Il tuo nuovo singolo si intitola “Stabile”; cosa è per te il concetto di stabilità?

È un concetto a cui si arriva nel tempo, è qualcosa che non si impara sui libri; può essere anche un bisogno, una necessità.

Mi piaceva l’idea di affrontare un concetto in una canzone, una cosa molto originale, che oggi non va di moda.

Non è la classica ballad d’amore, anche perché ho una certa maturità e con le mie canzoni mi piace esplorare degli argomenti interessanti e diversi dal solito.

Con la musica racconto la mia vita, la mia famiglia e le due cose si intersecano inevitabilmente.

In questa prima parte della mia vita è incredibile come per me sia un perno quello che, tendenzialmente, viene considerato un ostacolo.

Il fatto di avere una famiglia, di essere presente, può essere visto come un freno in una carriera musicale o artistica.

Nel mio caso invece, avere una vita normalissima durante la giornata, mi consente di potermi esprimere sul palco, la sera.

Quindi, sì, la famiglia è importantissima per me.

Il videoclip parla del concetto di stabilità utilizzando la metafora di una partita di basket con i tuoi figli.
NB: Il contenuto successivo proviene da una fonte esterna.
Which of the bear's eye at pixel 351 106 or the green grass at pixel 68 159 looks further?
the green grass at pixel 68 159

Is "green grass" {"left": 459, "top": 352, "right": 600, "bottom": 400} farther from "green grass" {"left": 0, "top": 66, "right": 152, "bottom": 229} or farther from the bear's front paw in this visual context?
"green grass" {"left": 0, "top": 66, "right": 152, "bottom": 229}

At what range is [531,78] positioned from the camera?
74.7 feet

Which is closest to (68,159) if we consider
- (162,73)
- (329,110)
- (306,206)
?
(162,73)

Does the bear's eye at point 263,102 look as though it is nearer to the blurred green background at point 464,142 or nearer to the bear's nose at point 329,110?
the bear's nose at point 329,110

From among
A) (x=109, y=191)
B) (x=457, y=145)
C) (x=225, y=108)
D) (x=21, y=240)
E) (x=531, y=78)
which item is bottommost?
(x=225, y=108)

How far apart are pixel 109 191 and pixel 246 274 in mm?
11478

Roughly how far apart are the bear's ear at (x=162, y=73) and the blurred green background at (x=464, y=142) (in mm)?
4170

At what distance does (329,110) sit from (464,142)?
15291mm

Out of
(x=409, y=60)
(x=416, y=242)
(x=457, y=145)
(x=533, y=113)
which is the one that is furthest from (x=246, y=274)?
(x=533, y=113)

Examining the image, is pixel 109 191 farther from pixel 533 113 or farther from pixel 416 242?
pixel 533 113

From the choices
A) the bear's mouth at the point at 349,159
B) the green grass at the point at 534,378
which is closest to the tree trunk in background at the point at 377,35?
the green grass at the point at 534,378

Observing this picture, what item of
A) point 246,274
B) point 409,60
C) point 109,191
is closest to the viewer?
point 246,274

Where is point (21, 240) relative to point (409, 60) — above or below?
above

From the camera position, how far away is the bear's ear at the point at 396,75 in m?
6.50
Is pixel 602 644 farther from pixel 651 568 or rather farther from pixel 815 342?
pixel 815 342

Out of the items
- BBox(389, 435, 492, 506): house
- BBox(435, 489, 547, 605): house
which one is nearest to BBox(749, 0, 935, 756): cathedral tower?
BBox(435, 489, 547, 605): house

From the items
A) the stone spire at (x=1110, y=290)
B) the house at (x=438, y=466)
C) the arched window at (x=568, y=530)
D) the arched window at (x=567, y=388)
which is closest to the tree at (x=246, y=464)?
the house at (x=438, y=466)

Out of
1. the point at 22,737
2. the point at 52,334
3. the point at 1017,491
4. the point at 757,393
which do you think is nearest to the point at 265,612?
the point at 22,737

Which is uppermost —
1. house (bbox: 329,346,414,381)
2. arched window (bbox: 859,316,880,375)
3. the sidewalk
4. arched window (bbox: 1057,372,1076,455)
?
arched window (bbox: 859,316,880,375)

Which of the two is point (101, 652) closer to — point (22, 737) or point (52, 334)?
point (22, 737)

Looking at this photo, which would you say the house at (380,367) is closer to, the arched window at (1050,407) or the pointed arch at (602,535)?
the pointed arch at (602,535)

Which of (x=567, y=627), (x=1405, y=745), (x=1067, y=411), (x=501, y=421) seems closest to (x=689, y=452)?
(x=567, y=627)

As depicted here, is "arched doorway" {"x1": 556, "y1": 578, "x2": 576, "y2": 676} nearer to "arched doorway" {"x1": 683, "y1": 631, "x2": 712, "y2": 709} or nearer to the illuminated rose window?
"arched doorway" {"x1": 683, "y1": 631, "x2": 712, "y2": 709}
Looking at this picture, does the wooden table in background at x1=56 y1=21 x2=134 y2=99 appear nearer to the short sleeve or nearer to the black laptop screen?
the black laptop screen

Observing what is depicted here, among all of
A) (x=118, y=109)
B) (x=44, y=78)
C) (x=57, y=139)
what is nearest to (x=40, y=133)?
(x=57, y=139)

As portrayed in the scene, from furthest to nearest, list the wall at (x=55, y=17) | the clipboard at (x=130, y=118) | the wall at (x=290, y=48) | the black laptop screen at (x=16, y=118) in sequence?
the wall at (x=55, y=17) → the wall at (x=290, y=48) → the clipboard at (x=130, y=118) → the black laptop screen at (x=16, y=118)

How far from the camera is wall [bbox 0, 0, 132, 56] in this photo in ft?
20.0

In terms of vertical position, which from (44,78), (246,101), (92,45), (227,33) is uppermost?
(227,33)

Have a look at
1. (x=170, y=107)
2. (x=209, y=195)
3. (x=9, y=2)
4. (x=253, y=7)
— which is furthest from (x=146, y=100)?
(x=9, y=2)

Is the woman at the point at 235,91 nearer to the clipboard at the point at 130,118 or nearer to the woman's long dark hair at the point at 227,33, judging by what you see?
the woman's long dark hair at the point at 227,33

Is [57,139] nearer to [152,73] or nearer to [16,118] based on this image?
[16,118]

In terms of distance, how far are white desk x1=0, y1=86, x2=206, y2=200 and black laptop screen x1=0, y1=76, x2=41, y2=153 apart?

Sapevano che avresti utilizzato le immagini per un video?

È stato tutto molto naturale perché il basket è lo sport di Achille, il mio primogenito, e mi sembrava carino inserire delle immagini familiari, assolutamente amatoriali, girate in vari momenti di vita insieme.

Capisco che non sia automatico fare il collegamento con “Stabile” ma volevamo utilizzare la partita di basket come concetto di famiglia.

Ho utilizzato tutti i video che avevo nel telefono per creare un collage, una sorta di ultima canzone “contenitore” della prima parte della mia carriera; ora ricomincio a fare musica mia.

Mi sembra di aver capito che tua caratteristica è parlare di argomenti molto personali, come in “Due come noi” o “Ti rubo gli occhi”, ma sempre in chiave rock. Da quanto tempo hai questa passione?

Il mio avvicinamento al rock & roll è stato tardivo; suonavo già il pianoforte da qualche anno, poi, per il mio tredicesimo compleanno, mi è stato regalato il cd dei Nirvana MTV Unplugged in New York.

Ricordo perfettamente il momento in cui iniziai ad ascoltarlo, quasi per dedizione nei confronti di chi mi aveva fatto il regalo, e mi trovai completamente rapito.  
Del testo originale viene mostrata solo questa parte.